Prefiro lembrar-me de você e das nossas longas conversas, dos nossos sonhos e da fenamilho... que deixou de ser fria, pelo calor dos nossos sentimentos.

17 de ago. de 2008

Ao Leitor

No prefácio de “Memórias Póstumas de Brás Cubas”, em que Machado de Assis escreve o direcionando ao leitor, há uma referência à Stendhal que muito me marcou. Disse o Grande Bruxo, que Stendhal confessou quando da confecção de um de seus livros, que o havia escrito para não mais que cem leitores.

Modestamente, Machado de Assis, ou melhor, Brás Cubas afirmou que não se admiraria que seu livro tivesse no máximo cinqüenta leitores... Depois, quedou-se a reduzir o número dos possíveis leitores das Memórias Póstumas gradativamente... até que titubeante declinou cinco leitores. Cinco (!!!).

Ora!

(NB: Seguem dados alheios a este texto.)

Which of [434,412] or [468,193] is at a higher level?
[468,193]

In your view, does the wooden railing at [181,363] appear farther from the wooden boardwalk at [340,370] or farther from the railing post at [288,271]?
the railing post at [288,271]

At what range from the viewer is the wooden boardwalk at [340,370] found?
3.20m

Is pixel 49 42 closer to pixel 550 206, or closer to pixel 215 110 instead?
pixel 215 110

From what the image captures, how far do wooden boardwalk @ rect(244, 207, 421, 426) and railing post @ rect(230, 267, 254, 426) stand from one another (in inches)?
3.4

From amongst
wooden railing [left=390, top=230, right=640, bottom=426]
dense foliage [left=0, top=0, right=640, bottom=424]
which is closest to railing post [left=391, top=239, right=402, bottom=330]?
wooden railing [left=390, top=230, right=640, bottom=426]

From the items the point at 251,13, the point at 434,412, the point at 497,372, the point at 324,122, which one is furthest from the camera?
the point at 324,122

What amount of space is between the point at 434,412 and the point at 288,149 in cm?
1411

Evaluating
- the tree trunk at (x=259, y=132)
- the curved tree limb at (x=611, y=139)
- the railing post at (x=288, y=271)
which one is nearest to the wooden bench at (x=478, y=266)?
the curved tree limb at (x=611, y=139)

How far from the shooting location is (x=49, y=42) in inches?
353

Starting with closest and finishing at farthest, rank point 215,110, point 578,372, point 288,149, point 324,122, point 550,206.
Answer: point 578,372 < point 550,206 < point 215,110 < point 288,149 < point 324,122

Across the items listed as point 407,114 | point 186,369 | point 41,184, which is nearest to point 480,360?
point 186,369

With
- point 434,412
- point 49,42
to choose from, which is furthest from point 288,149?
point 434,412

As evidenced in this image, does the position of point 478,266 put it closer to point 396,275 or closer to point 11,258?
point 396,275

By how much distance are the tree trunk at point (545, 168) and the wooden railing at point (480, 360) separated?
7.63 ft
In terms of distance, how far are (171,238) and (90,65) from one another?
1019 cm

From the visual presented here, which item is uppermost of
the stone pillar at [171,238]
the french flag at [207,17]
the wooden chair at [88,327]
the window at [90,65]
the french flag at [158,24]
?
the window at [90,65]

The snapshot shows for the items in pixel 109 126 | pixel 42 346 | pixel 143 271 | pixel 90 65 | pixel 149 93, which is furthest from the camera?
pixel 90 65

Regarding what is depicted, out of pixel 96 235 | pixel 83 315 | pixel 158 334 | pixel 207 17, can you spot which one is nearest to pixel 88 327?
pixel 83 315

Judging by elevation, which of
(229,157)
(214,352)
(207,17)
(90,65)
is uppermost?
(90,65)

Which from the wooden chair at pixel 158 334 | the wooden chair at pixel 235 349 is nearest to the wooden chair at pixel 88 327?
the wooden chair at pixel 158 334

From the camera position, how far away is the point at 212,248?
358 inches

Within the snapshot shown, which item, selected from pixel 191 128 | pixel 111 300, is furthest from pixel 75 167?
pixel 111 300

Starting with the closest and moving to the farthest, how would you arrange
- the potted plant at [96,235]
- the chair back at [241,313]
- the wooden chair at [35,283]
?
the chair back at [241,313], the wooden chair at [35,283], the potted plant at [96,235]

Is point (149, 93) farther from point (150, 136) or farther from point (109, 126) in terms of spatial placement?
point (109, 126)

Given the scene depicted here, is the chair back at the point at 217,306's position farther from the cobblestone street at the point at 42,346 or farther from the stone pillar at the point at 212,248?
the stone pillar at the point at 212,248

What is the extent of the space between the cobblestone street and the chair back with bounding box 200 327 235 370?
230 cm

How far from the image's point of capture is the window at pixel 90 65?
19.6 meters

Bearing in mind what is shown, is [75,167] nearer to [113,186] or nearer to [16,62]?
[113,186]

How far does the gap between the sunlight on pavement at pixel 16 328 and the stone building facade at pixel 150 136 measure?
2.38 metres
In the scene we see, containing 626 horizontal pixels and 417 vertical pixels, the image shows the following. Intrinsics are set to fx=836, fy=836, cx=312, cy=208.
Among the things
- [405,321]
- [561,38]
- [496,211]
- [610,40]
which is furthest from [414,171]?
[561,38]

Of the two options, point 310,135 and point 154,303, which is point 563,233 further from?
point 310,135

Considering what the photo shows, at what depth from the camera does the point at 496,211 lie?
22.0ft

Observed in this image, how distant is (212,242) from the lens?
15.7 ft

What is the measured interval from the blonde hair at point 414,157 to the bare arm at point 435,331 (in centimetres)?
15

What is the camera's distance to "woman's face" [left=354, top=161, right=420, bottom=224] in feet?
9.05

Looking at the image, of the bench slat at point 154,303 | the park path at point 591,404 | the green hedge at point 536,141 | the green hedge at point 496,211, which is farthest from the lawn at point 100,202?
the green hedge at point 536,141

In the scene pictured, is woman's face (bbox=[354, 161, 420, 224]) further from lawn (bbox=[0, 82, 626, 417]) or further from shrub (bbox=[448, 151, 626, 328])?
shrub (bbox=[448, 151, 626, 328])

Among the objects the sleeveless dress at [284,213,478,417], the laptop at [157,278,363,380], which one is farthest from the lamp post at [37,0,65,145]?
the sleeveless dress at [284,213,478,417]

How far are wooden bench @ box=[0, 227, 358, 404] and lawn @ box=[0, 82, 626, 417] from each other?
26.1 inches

Forçoso seria relembrar que o livro “Memórias Póstumas de Brás Cubas”, publicado em 1881, foi e é a obra mais destacada de Machado de Assis, este consagrado o maior escritor brasileiro de todos os tempos.

Em verdade, depois de fazer tão ousada referência é imperioso esclarecer que o objetivo pretendido aqui nesta sutil página de internet não é esperar que leiam minhas divagações os cinco leitores do “Defunto Autor” e tampouco os cem de Stendhal...

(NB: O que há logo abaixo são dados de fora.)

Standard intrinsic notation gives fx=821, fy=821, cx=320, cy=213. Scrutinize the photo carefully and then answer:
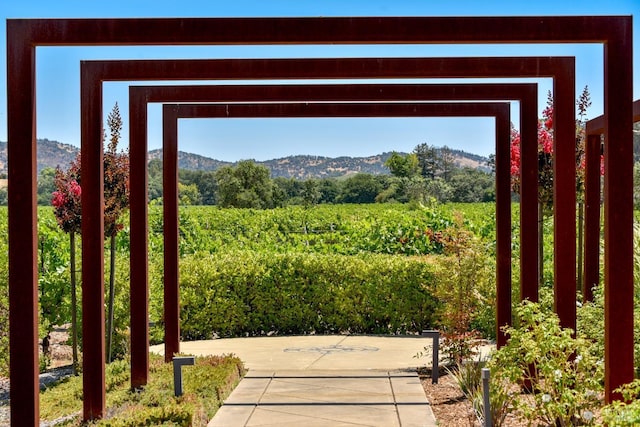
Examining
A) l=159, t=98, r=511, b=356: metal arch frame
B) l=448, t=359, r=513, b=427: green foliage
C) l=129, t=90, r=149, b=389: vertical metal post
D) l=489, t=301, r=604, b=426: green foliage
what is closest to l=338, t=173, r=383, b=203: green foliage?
l=159, t=98, r=511, b=356: metal arch frame

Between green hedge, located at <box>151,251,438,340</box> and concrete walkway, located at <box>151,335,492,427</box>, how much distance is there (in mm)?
385

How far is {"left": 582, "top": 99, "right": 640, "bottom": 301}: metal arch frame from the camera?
8734mm

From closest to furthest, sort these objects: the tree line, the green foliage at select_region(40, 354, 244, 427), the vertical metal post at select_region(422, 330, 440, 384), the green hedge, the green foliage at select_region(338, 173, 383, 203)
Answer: the green foliage at select_region(40, 354, 244, 427)
the vertical metal post at select_region(422, 330, 440, 384)
the green hedge
the tree line
the green foliage at select_region(338, 173, 383, 203)

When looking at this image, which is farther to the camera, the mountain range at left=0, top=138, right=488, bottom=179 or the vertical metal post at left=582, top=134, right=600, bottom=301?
the mountain range at left=0, top=138, right=488, bottom=179

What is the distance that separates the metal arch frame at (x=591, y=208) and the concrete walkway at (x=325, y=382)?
213cm

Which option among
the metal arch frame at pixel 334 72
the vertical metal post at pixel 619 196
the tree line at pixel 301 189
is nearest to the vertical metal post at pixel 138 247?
the metal arch frame at pixel 334 72

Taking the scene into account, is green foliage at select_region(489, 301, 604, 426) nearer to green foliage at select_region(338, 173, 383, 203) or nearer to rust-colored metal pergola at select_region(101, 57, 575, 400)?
rust-colored metal pergola at select_region(101, 57, 575, 400)

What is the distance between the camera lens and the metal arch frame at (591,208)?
8.73 metres

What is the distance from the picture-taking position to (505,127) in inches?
327

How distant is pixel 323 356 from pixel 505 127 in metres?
3.81

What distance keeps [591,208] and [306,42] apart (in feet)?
16.7

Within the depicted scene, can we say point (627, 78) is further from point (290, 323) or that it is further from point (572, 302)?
point (290, 323)

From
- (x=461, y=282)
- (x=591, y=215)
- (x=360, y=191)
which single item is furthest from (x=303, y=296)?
(x=360, y=191)

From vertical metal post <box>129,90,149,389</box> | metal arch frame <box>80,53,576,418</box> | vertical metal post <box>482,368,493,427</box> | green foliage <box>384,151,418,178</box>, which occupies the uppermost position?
green foliage <box>384,151,418,178</box>
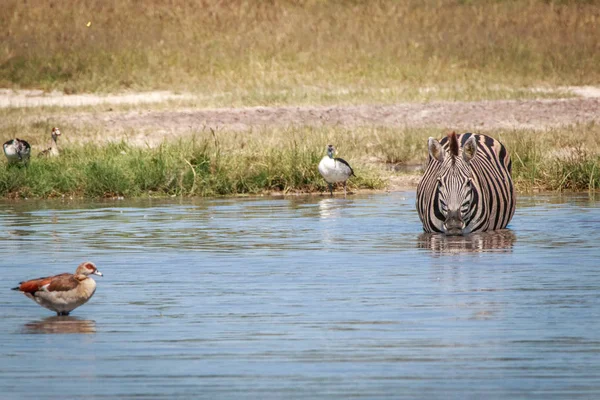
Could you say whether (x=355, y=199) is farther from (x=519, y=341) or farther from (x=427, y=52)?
(x=427, y=52)

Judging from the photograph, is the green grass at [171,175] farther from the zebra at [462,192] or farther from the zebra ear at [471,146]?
the zebra ear at [471,146]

Aqui, caro leitor, encontrará apenas cacos... contas de vidro, nem sempre coloridas. Ou retalhos que juntos podem formar enfeites e até mesmo histórias engraçadas.
O que terá é o encontro despretensioso de amigos...
Amigos pensadores ou pensadores amigos? Amigos decerto. Apresentando cacos... juntando cacos... retalhos de vida, ora iguais, ora diferentes. Às vezes parecidos. Mas que juntos podem formar um vitral para que raios de sol por ele passe...
Para o mais, parafraseando novamente Brás Cubas, o que espero é “angariar as simpatias da opinião, e o melhor remédio é fugir de um prólogo explícito e longo ”.
Se nosso blog te agradar, “fino leitor, pago-me da tarefa; se não te agradar, pago-te com um piparote, e adeus.”.


Entre Cacos e Vitrais

Fragmentos são espécie de confissões sobre o todo, são pegadas que a plenitude deixa impregnada no mundo.

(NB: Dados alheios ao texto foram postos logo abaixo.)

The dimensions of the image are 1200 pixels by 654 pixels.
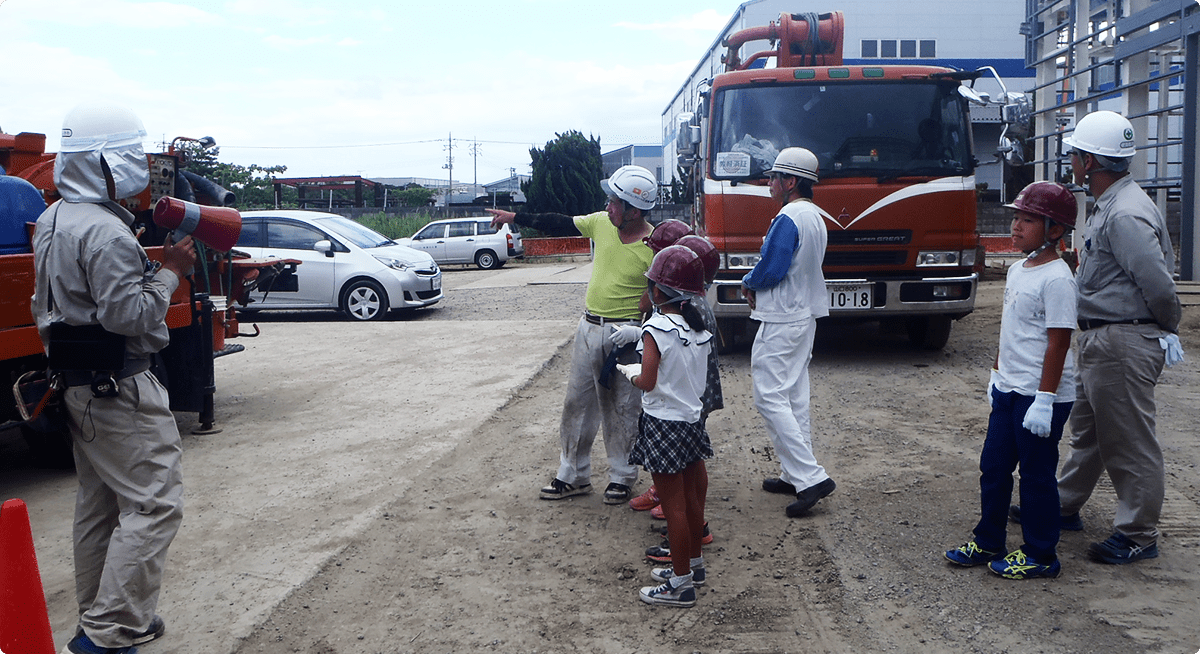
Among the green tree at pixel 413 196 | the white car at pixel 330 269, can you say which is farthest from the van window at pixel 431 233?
the green tree at pixel 413 196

Cada dia o homem se convence que olhando pequenos pedaços do universo é capaz de encontrar respostas sobre o cosmo todo. O DNA é um exemplo disso, reflete o poder que os retalhos da nossa carga genética pode determinar. Basta uma única célula de um indivíduo para saber qual será sua estatura, sua cor dos olhos, e talvez até sua preferência sexual e possíveis características da personalidade. É uma espécie de predestinação.

Cacos de vida são exatamente isso, fragmentos de lembranças, uma colcha de retalhos com as nossas experiências: sonhos impossíveis, lágrimas tímidas que insistiram em cair, gargalhadas que acordam o prédio todo. Cacos de vida são fotografias das peripécias do acaso. Já um vitral é uma entidade sábia, afinal, ela deixa permite a passagem apenas daquilo que é capaz de iluminar, qualquer coisa que não seja raios de luz são incapazes de transpor suas convictas constituições físicas.

Juntar num mesmo momento cacos e vitrais e construir um holograma quase vivos de sentimentos humanos, é materializar os amores que se esconderam em alguma gaveta da cômoda, ou ficar dias tentando alcançar um ideal que ficou preso no alto de uma árvore.

Vitrais feitos de cacos fazem as luzes que transpassam se alternar em cores, e cor é tudo que faz as coisas serem diferentes, faz sua camiseta amarela ser nitidamente diferente da azul.

É o que faz da vida mais bela a diversidade de luz.